The current state is us having the volume attached to vm1. Moreover, the volume has a file system and there is a text file that we created there. To use the volume (with its content) on another VM, let’s detach the volume with ansible first. To do so, we specify the playbook detach_volume_vm1.yaml. The playbook uses the same module as the one for volume attachment — os_server_volume — however this time with state parameter set to absent. That indicates that we do not want to have the specified state. The rest of the module parameters specify the volume that we manipulate in the same way as in attach_volume_vm1.yaml.

- name: Detach a volume
  hosts: localhost
  - name: Detach the volume from vm1
      state: absent
      server: vm1
      volume: ansible_volume

The playbook can be executed now.

$ ansible-playbook detach_volume_vm1.yaml

See the result

The volume is no longer attached to the first VM. Therefore, we can attach it to the second one. To do so, we need to slightly modify the playbook attach_volume_vm1.yaml. The parameter server needs to be changed from vm1 to vm2 so that the volume will be attached to vm2 instead. Save the modified playbook as attach_volume_vm2.yaml and execute it.

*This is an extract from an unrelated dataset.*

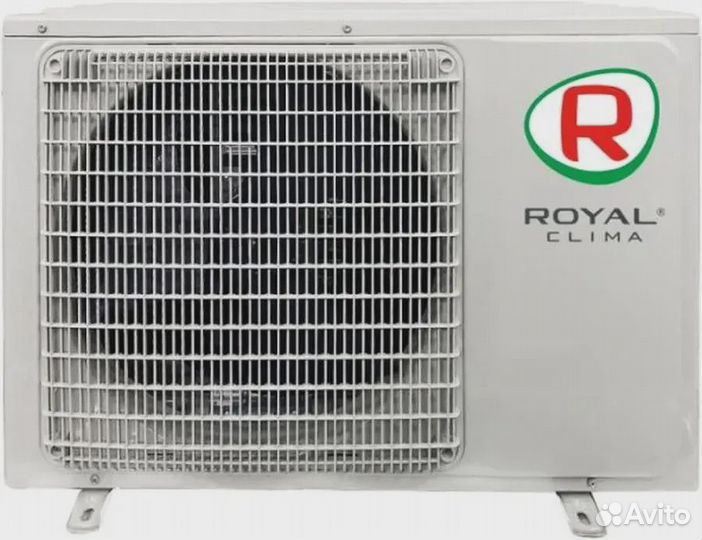 Сплит-система Royal clima RC-RNX55HN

$ ansible-playbook attach_volume_vm2.yaml

The volume is now attached to the second VM. You can again check it in the Dashboard. Now, we use the same approach as before to mount the volume. First, establish the SSH connection to vm2, then switch to supersuer, create a folder for mounting the volume, and perform the mount (we do not need to execute mkfs since the file system has already been created the first time we used the volume and is still present).

$ ssh ubuntu@<IP_of_vm2>
$ sudo -i
# mkdir -p /tmp/volume
# mount /dev/vdb /tmp/volume/ -t ext4

The volume is now mounted to /tmp/volume — as before. Since the volume provides persistent storage, the content we created on the first VM should be now available on vm2. Let’s try to read the file /tmp/volume/test_file.txt

# cat /tmp/volume/test_file.txt
Test file on the mounted volume.


Ansible is a useful tool for operating with OpenStack infrastructure. In this article, we used Ansible to operate an instance of OpenStack Block Storage. It provided persistent storage for VMs. We created the volume and attached it to and later detached it from a VM with use of Ansible modules and playbooks.

Ansible is an easy way of how to transfer your basic operations with OpenStack infrastructure into code. That helps when redeploying a certain setting. It shortens the necessary time and can assure the same state every time it is used. Considering Cinder, we showed how it eases volume creations and its presence on preferred VM.